Energy sector could ‘absolutely do well again’ in 2023, says analyst

Energy is the best performing sector year-to-date. The S&P 500 Energy ETF (XLE) is up 62%, far outperforming any other equity group in 2022.

In continuation of our series “What to do in a bear market,” we asked the experts if oil and gas stocks can repeat their spectacular performance next year. Here’s what they said.

Can energy stocks match or exceed their impressive 2022 performance next year?

“Energy is up almost 65% YTD in a broader market that is down 15%. Whether you want to view that on an absolute or relative basis, that’s pretty heady performance, and it’s asking a lot for a repeat. That said, the sector could absolutely do well again – maybe just not that well,” Stewart Glickman, energy equity analyst at CFRA Research, told Yahoo Finance.

Louis Navellier, the founder and chief investment officer of asset manager Navellier & Associates, said he expects energy prices to rise in spring.

“I expect crude oil to hit $120 per barrel in the spring due to seasonal demand and the fact that Biden will likely stop draining the [Strategic Petroleum Reserve], so XLE (XLE) has a long way to run,” said Navellier.

Are there any specific energy stocks investors should be buying or holding in 2023?

“We like a lot of names for buying or holding, as our expectation is that oil prices fare well in 2023 – somewhere in the $90/b range seems reasonable to us on a fundamental basis. Our top picks right now are EOG Resources (EOG), Schlumberger (SLB), and Targa Resources (TRGP). All are currently Strong Buys (5-STARS),” said Glickman of CFRA Research.

Louis Navellier’s says his holdings for clients and family include, BP (BP), Blackstone Minerals (BSM), ConocoPhillips (COP), Occidental Petroleum (OXY) and Crescent Point Energy (CPG), among a long list of equities.

Josh Young, chief investment officer for Bison Interests tells Yahoo Finance, “Low valuation, small cap oil & gas producer equities like Journey Energy (JOY.TO) and Sandridge (SD) are well positioned to outperform in 2023.”

“The risk in smaller companies is often in management and balance sheets. Both companies have strong balance sheets. Sandridge actually has a large portion of its market cap in net cash. And both companies have surprised to the upside in the past two years with better-than-expected results and highly accretive acquisitions,” said Young.

If the Russia/Ukraine conflict were to end, and if China fully reopens in 2023, how would this impact the overall energy landscape?

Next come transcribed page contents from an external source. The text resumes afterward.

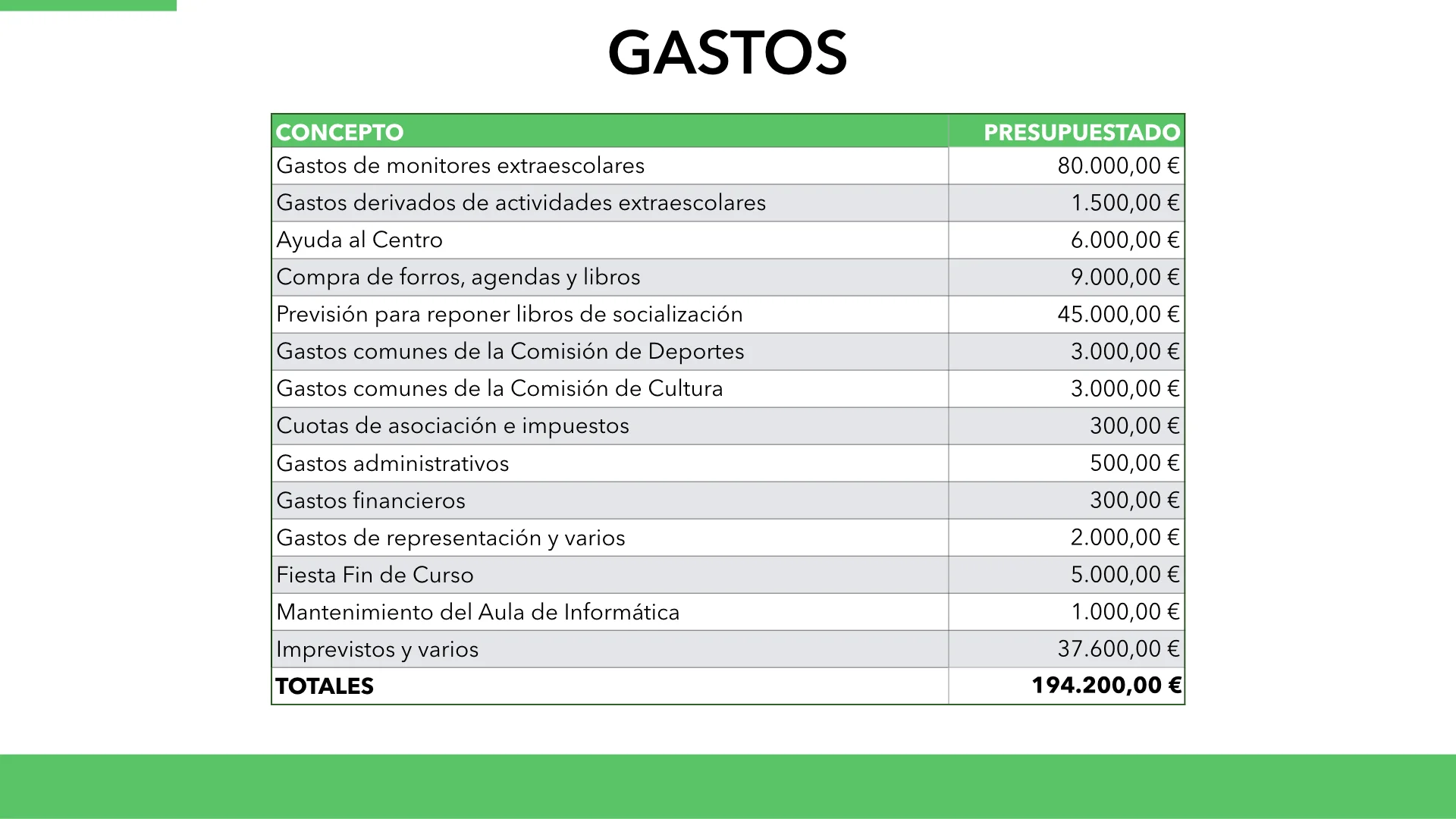 GASTOS

| CONCEPTO | PRESUPUESTADO |
|---|---|
| Gastos de monitores extraescolares | 80.000,00 € |
| Gastos derivados de actividades extraescolares | 1.500,00 € |
| Ayuda al Centro | 6.000,00 € |
| Compra de forros, agendas y libros | 9.000,00 € |
| Previsión para reponer libros de socialización | 45.000,00 € |
| Gastos comunes de la Comisión de Deportes | 3.000,00 € |
| Gastos comunes de la Comisión de Cultura | 3.000,00 € |
| Cuotas de asociación e impuestos | 300,00 € |
| Gastos administrativos | 500,00 € |
| Gastos financieros | 300,00 € |
| Gastos de representación y varios | 2.000,00 € |
| Fiesta Fin de Curso | 5.000,00 € |
| Mantenimiento del Aula de Informática | 1.000,00 € |
| Imprevistos y varios | 37.600,00 € |
| TOTALES | 194.200,00 € |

“I hope the Russia-Ukraine conflict ends and that China re-opens. Russian production and exports are currently close to where they were before the war, so the conflict ending wouldn’t have a material effect on supply from here. And rebuilding Ukraine will be very energy intensive,” says Young.

“China re-opening is inevitable and will also be energy intensive, with 2+ million barrels per day of demand to recover to pre-lockdown levels, before accounting for continued demand growth from their large population and growing per capita energy consumption. The oil market will likely remain under-supplied in this scenario,” he added.